**TEXT SECTION**
[Start of Attachment]
Much like the slogan of the Arab Spring – “bread, freedom, dignity” – “I can’t breathe” has the same sense of despair. America is, justifiably, the focus of intense anger, frustration and disappointment from people across the world. United Nations officials have spoken out about the murder of George Floyd.
Like the death of Mohamed Bouazizi, the Tunisian who set himself on fire in an act of protest against police corruption and ill-treatment (an incident that ignited what is referred to as the Arab Spring in the Middle East and North Africa), the death of George Floyd has sparked an “American Spring”.
Equality under the law is a cornerstone of human rights. Profiling by law enforcement and other government agencies undermines the promise of equal treatment. Investigating, surveilling, or otherwise targeting people solely on the basis of their race, ethnicity, religion, or national origin is a clear form of discrimination and goes against numerous domestic and international laws. First, profiling drives a wedge between law enforcement and the targeted community members, making them less likely to trust and engage law enforcement, thereby making the whole community less safe. Relying on profiling also gives law enforcement agencies the disincentive to engage in effective investigative techniques. Finally, and most troublingly, profiling results in further discrimination. By engaging in racial profiling, law enforcement legitimizes the marginalization of targeted racial, ethnic, and religious minorities and legitimizes the distrust of those communities. Policies and practices that appear race-neutral but disproportionately restrict the rights and freedoms of people of color are difficult to challenge, and establishing their discriminatory nature in the public consciousness and among policymakers is an uphill battle. Racial pro ling by law enforcement, and the correlate criminalization of people of color, provide one such example.
[End of Attachment]
**COLLECTED MATERIAL**
[Start of Attachment]
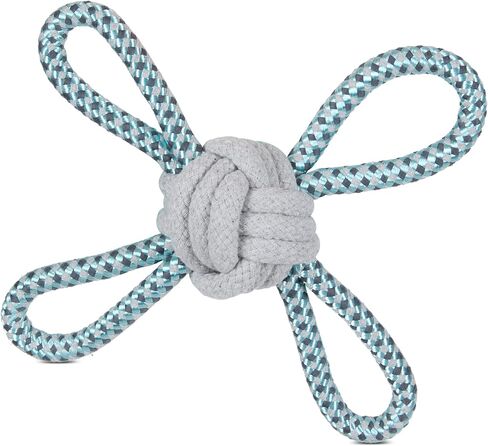 Rope Dog Toys – Durable Chew & Tug Toys for Dogs – Knotted Ball, Rope & Ball, Tug Variants – Soft on Teeth, Promotes Dental Health in Kuwait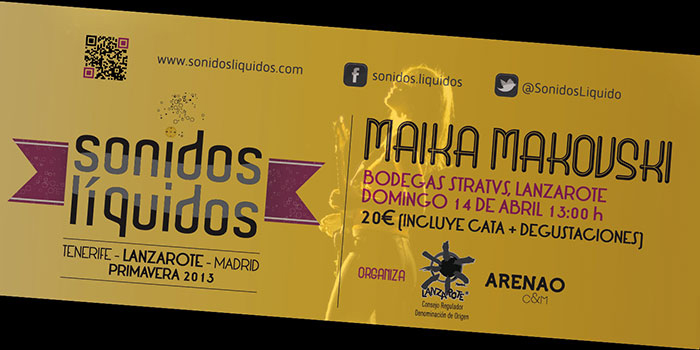Concierto de Maika Makovski en Sonidos Liquidos, Lanzarote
[End of Attachment]
**THINGS TO DO**
- 1) In the text on racial profiling, what was Mohamed Bouazizi protesting when he set himself on fire?
- 2) In the text on racial profiling, what are all the grounds on which targeting people is called a clear form of discrimination?
Answer using only the text on racial profiling, not the listing.

**SOLUTION LIST**
- 1) He was protesting police corruption and ill-treatment.

- 2) Race, ethnicity, religion, and national origin.